秋瀬さんが隣にいてくれたから、心強かったですし。途中で寝ているとは思いませんでしたが。

「これ」

「え?」

秋瀬さんが手に持っていたのは、さっきわたしが秋瀬さんにかけた毛布。

「寝室用だ。リビングに持ち込むな」

「で、でも。秋瀬さん風邪ひいたらやだなって思って……うわぁっ」

わたしに毛布を投げつけてくる秋瀬さん。その毛布を慌ててキャッチしようとしたら、頭からかぶってしまった。

怒ってる!?

「す、すみま」「ありがとな」

……え?

秋瀬さんが、お、お礼いった?

「こんなことされたのは……初めてだ」

「秋瀬さん、もしかして、喜んで……」「んなわけあるか。
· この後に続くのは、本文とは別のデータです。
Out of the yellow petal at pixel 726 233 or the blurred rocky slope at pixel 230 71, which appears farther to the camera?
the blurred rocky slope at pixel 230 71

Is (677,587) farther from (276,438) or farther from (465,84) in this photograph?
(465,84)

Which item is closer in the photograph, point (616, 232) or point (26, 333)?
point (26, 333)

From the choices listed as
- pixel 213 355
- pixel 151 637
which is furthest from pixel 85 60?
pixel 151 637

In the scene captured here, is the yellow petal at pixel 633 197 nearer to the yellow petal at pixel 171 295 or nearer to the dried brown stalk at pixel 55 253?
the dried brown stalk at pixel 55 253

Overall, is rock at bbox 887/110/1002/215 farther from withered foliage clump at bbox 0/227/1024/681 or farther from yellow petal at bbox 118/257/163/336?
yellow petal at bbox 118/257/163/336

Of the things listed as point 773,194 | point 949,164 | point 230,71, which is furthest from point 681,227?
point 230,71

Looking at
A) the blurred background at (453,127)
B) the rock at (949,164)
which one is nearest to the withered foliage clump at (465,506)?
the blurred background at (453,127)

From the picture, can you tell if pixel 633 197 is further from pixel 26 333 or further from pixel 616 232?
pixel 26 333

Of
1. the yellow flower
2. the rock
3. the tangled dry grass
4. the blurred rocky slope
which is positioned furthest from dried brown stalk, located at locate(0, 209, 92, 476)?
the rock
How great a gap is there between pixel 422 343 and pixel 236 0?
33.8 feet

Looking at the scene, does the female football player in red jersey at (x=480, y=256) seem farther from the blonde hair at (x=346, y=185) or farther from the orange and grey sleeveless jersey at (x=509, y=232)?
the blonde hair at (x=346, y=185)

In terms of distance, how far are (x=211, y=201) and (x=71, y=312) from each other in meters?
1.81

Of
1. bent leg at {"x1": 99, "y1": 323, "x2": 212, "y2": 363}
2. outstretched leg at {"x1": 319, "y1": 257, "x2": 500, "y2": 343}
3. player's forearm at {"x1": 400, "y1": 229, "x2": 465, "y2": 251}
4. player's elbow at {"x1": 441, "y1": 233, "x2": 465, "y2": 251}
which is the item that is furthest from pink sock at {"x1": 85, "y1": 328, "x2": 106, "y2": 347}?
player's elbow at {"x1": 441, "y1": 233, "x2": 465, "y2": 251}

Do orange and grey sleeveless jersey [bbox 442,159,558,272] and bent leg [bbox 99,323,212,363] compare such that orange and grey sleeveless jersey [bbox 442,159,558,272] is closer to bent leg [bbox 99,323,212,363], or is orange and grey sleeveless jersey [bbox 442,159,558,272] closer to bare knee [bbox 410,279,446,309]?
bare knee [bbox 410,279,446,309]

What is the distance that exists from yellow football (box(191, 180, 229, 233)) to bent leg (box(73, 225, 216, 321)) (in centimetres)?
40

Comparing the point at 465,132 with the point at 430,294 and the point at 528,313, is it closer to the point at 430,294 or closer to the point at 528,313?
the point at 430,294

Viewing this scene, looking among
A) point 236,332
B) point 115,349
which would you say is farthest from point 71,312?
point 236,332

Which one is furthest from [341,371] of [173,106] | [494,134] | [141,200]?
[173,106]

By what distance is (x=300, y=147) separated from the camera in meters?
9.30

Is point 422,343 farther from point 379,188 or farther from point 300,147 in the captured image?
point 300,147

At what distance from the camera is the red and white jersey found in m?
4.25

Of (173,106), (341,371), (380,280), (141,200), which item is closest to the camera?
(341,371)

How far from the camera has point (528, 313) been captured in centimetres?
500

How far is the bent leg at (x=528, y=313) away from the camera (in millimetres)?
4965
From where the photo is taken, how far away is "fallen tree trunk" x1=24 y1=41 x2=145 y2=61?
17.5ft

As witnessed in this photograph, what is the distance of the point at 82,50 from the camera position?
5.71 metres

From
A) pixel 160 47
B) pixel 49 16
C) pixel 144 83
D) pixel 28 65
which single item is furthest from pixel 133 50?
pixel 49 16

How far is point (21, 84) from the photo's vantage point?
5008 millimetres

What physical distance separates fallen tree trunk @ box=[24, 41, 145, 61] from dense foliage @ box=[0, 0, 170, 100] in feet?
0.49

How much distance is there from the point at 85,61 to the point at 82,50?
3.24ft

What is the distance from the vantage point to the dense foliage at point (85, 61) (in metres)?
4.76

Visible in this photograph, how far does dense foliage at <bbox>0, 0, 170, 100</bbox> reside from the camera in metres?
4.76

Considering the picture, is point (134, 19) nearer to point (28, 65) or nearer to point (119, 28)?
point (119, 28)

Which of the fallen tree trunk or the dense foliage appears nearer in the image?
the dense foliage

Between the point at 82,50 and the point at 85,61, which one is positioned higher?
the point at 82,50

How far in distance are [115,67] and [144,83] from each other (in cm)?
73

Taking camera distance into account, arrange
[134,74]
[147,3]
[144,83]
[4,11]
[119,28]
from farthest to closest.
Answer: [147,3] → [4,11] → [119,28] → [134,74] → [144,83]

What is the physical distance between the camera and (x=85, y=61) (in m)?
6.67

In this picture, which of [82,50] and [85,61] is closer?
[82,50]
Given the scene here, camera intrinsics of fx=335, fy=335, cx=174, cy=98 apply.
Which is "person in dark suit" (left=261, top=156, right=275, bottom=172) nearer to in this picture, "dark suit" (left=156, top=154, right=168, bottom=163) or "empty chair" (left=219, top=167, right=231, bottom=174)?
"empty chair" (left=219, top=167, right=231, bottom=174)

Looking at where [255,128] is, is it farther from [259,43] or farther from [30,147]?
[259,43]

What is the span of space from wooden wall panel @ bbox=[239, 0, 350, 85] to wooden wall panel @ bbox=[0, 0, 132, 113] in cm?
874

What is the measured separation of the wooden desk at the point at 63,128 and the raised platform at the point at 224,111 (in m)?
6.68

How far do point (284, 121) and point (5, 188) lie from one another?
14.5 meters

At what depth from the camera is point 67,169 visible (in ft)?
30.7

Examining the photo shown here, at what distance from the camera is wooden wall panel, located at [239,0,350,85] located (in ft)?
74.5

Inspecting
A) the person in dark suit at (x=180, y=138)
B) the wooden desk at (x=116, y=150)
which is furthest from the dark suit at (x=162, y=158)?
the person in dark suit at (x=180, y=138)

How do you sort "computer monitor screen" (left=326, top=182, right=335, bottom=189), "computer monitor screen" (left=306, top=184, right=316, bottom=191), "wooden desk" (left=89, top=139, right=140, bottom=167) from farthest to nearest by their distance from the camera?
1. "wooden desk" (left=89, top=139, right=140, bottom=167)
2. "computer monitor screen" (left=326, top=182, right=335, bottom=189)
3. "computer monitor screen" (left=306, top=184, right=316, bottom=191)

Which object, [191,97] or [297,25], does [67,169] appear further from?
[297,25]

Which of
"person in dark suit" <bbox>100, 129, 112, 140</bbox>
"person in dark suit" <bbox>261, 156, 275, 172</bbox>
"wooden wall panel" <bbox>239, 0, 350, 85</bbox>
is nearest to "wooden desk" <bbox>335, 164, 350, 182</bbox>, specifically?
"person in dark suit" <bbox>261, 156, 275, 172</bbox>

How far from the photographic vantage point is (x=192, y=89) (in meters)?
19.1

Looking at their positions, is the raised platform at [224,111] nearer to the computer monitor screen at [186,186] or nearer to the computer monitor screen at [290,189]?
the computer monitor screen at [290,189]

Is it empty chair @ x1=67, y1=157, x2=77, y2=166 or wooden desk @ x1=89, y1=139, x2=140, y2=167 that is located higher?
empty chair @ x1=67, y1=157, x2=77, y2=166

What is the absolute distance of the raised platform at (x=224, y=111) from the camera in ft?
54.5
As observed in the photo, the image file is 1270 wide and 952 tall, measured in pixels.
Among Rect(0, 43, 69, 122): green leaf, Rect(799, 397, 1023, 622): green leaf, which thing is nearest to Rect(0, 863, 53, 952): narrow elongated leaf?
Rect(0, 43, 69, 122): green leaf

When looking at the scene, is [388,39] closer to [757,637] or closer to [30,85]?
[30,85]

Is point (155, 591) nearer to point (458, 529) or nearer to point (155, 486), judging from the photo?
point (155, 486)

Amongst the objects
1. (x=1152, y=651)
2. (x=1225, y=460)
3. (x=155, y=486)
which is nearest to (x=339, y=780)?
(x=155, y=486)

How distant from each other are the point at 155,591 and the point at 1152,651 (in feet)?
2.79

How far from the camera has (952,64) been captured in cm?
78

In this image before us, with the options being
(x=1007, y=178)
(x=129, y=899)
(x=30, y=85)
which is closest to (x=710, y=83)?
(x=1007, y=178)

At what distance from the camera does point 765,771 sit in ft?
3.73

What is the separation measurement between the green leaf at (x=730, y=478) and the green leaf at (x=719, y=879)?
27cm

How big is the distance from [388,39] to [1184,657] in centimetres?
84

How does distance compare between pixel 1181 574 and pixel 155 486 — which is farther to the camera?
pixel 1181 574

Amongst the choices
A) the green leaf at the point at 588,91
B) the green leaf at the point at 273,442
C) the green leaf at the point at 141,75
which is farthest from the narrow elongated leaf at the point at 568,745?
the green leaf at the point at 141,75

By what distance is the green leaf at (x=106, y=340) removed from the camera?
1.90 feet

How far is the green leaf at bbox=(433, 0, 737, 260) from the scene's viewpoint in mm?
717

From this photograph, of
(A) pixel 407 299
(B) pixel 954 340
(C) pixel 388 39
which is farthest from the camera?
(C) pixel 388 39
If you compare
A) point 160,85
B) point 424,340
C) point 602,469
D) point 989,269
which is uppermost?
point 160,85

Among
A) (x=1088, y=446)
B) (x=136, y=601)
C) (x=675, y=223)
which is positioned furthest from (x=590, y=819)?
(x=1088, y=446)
勝手なことすんな」

えぇええ!?

「まぁいい。続編見るか?」

「えっ、続きあるんですか!」

「もっとグロいけど。それでもよければ」

それは困る。あれ以上のものは、ちょっと勇気がいるから。

「先に飯にする?」

「いや、あの……食欲ないです」

あの映画のあとに、食事はキツいです。

「っていうか、秋瀬さん! わたしのスーツ……」

「あぁ。見つかったか」

「汚れたって、冗談だったんですか?」

「あのなぁ……俺がどれだけ苦労したと思ってんだよ」

ってことは、やっぱり、洗ってくれたんだ。

「ありがとう……ございます」

わたしが酔いつぶれた間、汚れたスーツを洗ってくれていたなんて、申し分けなさすぎる。